The largest category of national park sites are national monuments. Usually smaller than the pure parks listed above, the 85 members of this category are often designated to preserve a single resource, whether natural or cultural. Some of these include the prehistoric campsites and shelters at Browns Canyon National Monument, the lava tube caves at Lava Beds National Monument, the 25,000 or so sculptures at Petroglyph National Monument, and the Devil’s Tower National Monument. , the first in the country.

National historic parks and national historic sites

Together there are 136 National Historic Parks and National Historic Sites, each commemorating significant people or events in U.S. history. Typically, these sites are preserved in a period-appropriate style to provide continuing education on the times surrounding the people or events that made these sites important. The main distinction between the two categories is often as basic as size, with national historic parks generally being larger than national historic sites and requiring more resources to maintain. Some of these include Valley Forge National Historic Park, Natchez National Historic Park, Klondike Gold Rush National Historic Park, Eleanor Roosevelt National Historic Site, and Edgar Allan Poe National Historic Site.

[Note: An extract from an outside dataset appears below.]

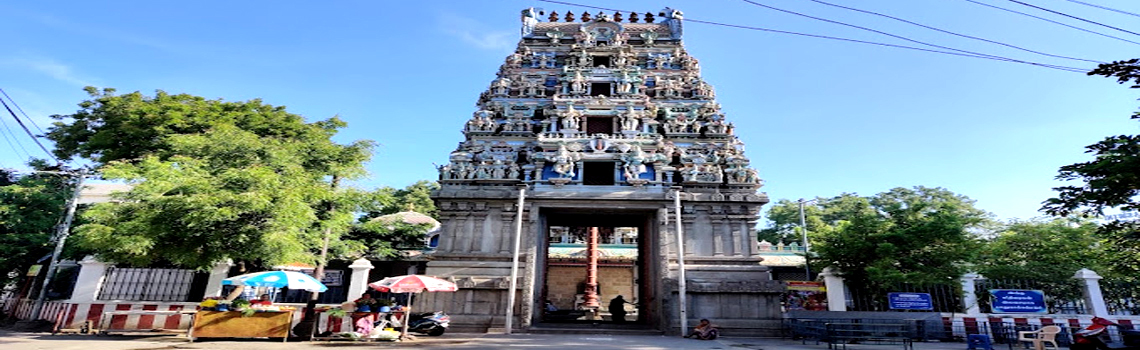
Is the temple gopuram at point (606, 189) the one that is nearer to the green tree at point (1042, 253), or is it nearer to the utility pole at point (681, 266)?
the utility pole at point (681, 266)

International historic sites

The Ile Sainte-Croix International Historic Site is the only member of this category. This place in Maine marks the first known French appearance on the continent, preceding the better-known European arrivals and making it historically important to the United States and Canada.

National battlefield site

Likewise, the Brices Cross Roads National Battlefield Site is the only member of its class, but there are also four Battlefield National Parks and eleven simply designated as National Battlegrounds, as well as nine additional National Military Parks. , including Gettysburg National Military Park.

National waters

Waterways make up a significant number of national protected areas in the United States with three national shores, four national rivers, ten national shorelines, and a combination of ten wild and scenic national rivers and waterways.

And they some

The remaining 88 national parks belong to the following categories: national memorials (31), national walks (4), national reserves (19), national reserves (2), national recreation areas (18) and national scenic trails (3), leaving eleven sites so distinct that they have no categories. Members of this illustrious list labeled “other” include President’s Park (the White House) and National Mall and Memorial Parks.

More. . .

Finally, it is important to note that there are sites designated with the above titles that are not administered by the National Park Service. Instead, these are managed by local or state governments, and further increase the totals when included, topping the 423 NPS sites and further complicating the question of how many national parks there really are.